Hiram snorted. "Since when do you care what me or anybody else thinks, Mr. Attorney?"

Amos stopped the car and looked at the handyman.

"I am asking your opinion. Do you wish to give it?"

Hiram Bonnyeman sighed and leaned back in the seat.

"I think Elvira and Ada were right. That girl's actin' strange."

Amos sighed, too, and flexed his hands on the steering wheel.

"I agree. I don't quite understand it, but... Perhaps she's become ill. Perhaps she has a history of illness."

"Don't you know?" Hiram said sternly. "Goodness sakes, man, you're her lawyer!"

"I was her father's lawyer. There's a difference. He didn't tell me anything about the girl, except that he thought she, of all the people he knew, would benefit the most from inheriting that bloody pile of stone."

Hiram snorted. "Man must have been crazy. Elvira's great-grandma was alive when we got married. Old lady spooked the life out of everybody on this island, talkin' of things she'd seen out at Charon's Crossin'."

"Oh, don't let's get back to that," Amos said impatiently. "Whatever that girl's difficulty is, it has nothing to do with ghosts."

"What, then? Why would she buy all that stuff, make out as if she was laughin' and talkin' with somebody, if she hadn't seen somethin' nobody else could see?"

"How would I know?" Amos said with sharp impatience and started the car again. "I'm an attorney, not a psychiatrist."

"You think that's what she needs? A head doctor?"

"I think she needs to get off the island and back into her own life. And she will do exactly that next week, when she flies to Florida to meet her young man and they return to New York together."

"I agree," Hiram said with an emphatic nod of his head.

Amos nodded, too, and let out the clutch. "Just another week," he said, "and then Miss Kathryn Russell will be gone."

He stepped hard on the gas, and the car shot out the open gates that marked the boundaries of Charon's Crossing.

* * *

Long after the dust of the car's passing had cleared, Matthew was still standing inside the gates, his hands wrapped tightly around the bars, his eyes fixed sightlessly on the distant horizon.

 

 

 

Chapter 19

 

"Those interfering old men!" Kathryn, standing at the kitchen sink, up to her elbows in hot, soapy water, glared at Matthew while a kettle boiled on the stove. "Get down the rest of those glasses, will you please?"

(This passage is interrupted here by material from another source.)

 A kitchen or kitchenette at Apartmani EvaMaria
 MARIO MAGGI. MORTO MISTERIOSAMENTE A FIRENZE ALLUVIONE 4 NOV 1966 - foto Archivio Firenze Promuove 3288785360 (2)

Matthew eyed the shiny array of glassware, dishes, pots and pans and assorted odds and ends that lined virtually every surface in the kitchen. Kathryn had been scrubbing and polishing since dawn and from what he could tell, she showed no signs of stopping.

"Kathryn," he said gently, "this is foolish. There isn't any reason to be so angry."

"Angry? Do I look angry?" She plucked a wine goblet from his hand, glowered at it as if it were the enemy, then plunged it into the water, "I am not angry. I don't know where you got that idea."

"They meant well. Surely, you know that."

"Ha!"

"It is true. The both of them are worried about you."

Kathryn jerked another glass from his hand and submerged it in the water.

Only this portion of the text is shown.